• [EXTRACT]:

______________________________

# Struggling to learn how to manual.



## Cranx650 (Jan 27, 2016)

I've been struggling to learn how to hold a manual for months now. Every day, I spend at least an hour practicing and I've gotten nowhere. I am fairly confident in other areas and I can do a black diamond downhill trail with ease, except for the drop offs which require me to know how to manual. I've watched many different videos and read many different articles and I still don't know what I'm doing wrong. I can get my front wheel in the air, but I can't keep it there. I figured that one of my problems is that I don't have a completely flat area to practice it, but I fell that I should be able to do it on a slight incline anyway. Any advice? How long did it take you to learn this and what did you do wrong or right? Thanks, 
-Jake


----------



## GlazedHam (Jan 14, 2004)

Maybe post a video?


----------



## Cranx650 (Jan 27, 2016)

Yeah, maybe tomorrow morning I'll post one.


----------



## twd953 (Aug 21, 2008)

Just watch this video over and over:

https://www.youtube.com/watch?v=LdLX2RVxUuA#t=144

You'll either learn to manual or quit the sport for good. I'm thinking of just quitting....


----------



## leeboh (Aug 5, 2011)

You need to manual in order to do a drop off ? Just pedal off the thing? Power pedal stroke, pull back on the bars, kick hips back?


----------



## Saul Lumikko (Oct 23, 2012)

One old dude had an interesting approach: he installed the stem backwards, so he could raise the front wheel from the ground simply by shifting his weight back and hanging behind the saddle. It was very easy to control and keep the front wheel close to the ground. 

From there he went to a shorter stem - still backwards - then the short stem facing forward and so on. Get comfortable with one setting before moving the bar forward. 

With steps like this you can get started more easily and increase the challenge as you progress. Especially with the big wheels and long chainstays of modern XC bikes a manual is more difficult than before.


----------



## andytiedye (Jul 26, 2014)

Might need a setback seat post with that reversed stem. When I reversed mine, my knees hit the handlebars when I pedaled (seat all the way back).

Sent from my SM-P900 using Tapatalk


----------



## jstonebarger (Nov 6, 2014)

Wait... a thread about an actual skill? There's nothing to buy?!?!?

(Sorry, I suck at manuals too, or I'd try to offer help. I will, however, watch this thread to see if anything useful comes of it.)


----------



## curtiseddie (Oct 5, 2015)

I, too, have been attempting this skill for months now. My only minor successes have been on the trail after coming over a roller. But, I can't ever keep it going longer than a few feet. I suppose I'll just keep trying or quit; watching videos doesn't seem to help.


----------



## splitendz (Nov 13, 2015)

I almost feel like riding wheelies and probably manualing also is one of those things you are good at naturally or not. I grew up riding dirt bikes and knew guys who could wheelie for miles.. I never could. I practiced all the time but never could find that balance point where you just sit back and wheelie... so frustrating. Same on a mtb. I can pick the front end up and wheelie a little, but Ive seen guys just go forever... really wish I could. Manualing is even more difficult, but I bet those wheelie kings have an easier time learning how to do it.


----------



## Carl Mega (Jan 17, 2004)

Hips down and but low before ever pulling up the front.

Low towards bars.
Hips down and back.

______________________________

• [TO BE DONE]:
Copy the part of the forum thread on learning to manual starting with "I, too, have" and going on through "seem to help.", swapping "roller" for "small jump".

• [DATASET EXCERPTS]:

______________________________

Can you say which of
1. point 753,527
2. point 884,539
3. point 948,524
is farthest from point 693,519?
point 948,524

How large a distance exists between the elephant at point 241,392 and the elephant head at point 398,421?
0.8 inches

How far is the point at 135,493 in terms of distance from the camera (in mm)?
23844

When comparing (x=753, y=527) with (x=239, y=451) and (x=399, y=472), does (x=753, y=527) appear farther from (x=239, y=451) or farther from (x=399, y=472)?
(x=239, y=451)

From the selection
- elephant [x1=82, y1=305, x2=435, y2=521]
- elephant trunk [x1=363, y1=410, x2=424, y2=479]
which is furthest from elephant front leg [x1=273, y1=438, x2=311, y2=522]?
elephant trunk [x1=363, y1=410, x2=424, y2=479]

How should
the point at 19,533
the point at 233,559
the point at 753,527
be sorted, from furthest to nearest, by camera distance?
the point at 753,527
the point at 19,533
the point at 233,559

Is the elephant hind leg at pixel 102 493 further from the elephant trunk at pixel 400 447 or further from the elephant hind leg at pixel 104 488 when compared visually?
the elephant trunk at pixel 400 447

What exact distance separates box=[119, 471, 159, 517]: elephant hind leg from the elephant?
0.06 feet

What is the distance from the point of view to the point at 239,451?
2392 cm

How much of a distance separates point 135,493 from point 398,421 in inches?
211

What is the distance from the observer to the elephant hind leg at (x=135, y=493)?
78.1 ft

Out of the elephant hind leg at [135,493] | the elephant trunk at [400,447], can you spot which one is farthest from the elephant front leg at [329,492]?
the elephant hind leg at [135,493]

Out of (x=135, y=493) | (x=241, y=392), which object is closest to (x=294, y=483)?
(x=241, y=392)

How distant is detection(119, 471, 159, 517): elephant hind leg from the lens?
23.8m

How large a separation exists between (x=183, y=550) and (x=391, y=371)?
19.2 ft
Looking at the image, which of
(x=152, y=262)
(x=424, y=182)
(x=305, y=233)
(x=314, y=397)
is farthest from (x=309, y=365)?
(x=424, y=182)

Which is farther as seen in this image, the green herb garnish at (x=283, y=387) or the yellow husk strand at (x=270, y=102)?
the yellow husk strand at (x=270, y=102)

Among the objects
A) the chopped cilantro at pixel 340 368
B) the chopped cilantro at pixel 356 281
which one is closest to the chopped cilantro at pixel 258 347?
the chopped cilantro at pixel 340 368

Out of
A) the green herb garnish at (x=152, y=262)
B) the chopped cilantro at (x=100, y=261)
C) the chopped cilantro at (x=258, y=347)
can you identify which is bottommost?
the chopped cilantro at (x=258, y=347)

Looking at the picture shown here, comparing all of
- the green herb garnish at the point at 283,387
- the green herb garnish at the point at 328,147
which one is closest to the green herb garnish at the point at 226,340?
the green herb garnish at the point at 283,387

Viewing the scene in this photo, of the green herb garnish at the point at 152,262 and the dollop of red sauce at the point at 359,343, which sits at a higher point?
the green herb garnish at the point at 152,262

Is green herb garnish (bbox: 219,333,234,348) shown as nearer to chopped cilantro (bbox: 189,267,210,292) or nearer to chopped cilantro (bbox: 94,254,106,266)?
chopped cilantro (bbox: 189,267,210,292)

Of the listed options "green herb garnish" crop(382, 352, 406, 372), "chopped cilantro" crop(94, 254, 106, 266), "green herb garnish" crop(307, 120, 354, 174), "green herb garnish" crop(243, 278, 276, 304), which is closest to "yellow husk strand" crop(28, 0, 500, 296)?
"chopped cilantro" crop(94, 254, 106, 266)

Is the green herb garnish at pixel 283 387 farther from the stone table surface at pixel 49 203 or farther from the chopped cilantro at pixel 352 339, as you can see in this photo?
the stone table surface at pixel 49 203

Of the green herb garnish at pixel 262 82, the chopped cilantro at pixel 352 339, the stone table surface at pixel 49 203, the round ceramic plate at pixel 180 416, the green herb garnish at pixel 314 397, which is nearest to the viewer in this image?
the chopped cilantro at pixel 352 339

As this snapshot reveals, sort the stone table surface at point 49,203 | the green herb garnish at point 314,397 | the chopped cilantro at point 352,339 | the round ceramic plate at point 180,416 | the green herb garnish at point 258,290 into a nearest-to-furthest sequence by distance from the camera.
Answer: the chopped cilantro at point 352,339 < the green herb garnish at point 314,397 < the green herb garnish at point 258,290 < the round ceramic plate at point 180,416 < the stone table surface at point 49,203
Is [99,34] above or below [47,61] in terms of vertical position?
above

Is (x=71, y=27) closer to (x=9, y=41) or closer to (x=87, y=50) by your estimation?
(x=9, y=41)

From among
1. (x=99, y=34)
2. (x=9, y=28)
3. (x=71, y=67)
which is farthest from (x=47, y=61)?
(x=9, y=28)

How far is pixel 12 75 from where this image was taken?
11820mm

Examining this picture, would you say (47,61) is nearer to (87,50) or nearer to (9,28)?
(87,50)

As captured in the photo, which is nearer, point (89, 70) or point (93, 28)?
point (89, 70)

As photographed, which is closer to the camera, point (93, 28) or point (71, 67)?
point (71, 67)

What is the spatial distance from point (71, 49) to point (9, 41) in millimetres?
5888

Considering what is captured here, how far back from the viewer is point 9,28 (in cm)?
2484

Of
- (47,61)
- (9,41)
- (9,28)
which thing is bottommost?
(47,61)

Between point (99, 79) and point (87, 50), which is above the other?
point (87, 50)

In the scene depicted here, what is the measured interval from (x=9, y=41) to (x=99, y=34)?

______________________________

• [RESULT OF THIS TASK]:
I, too, have been attempting this skill for months now. My only minor successes have been on the trail after coming over a small jump. But, I can't ever keep it going longer than a few feet. I suppose I'll just keep trying or quit; watching videos doesn't seem to help.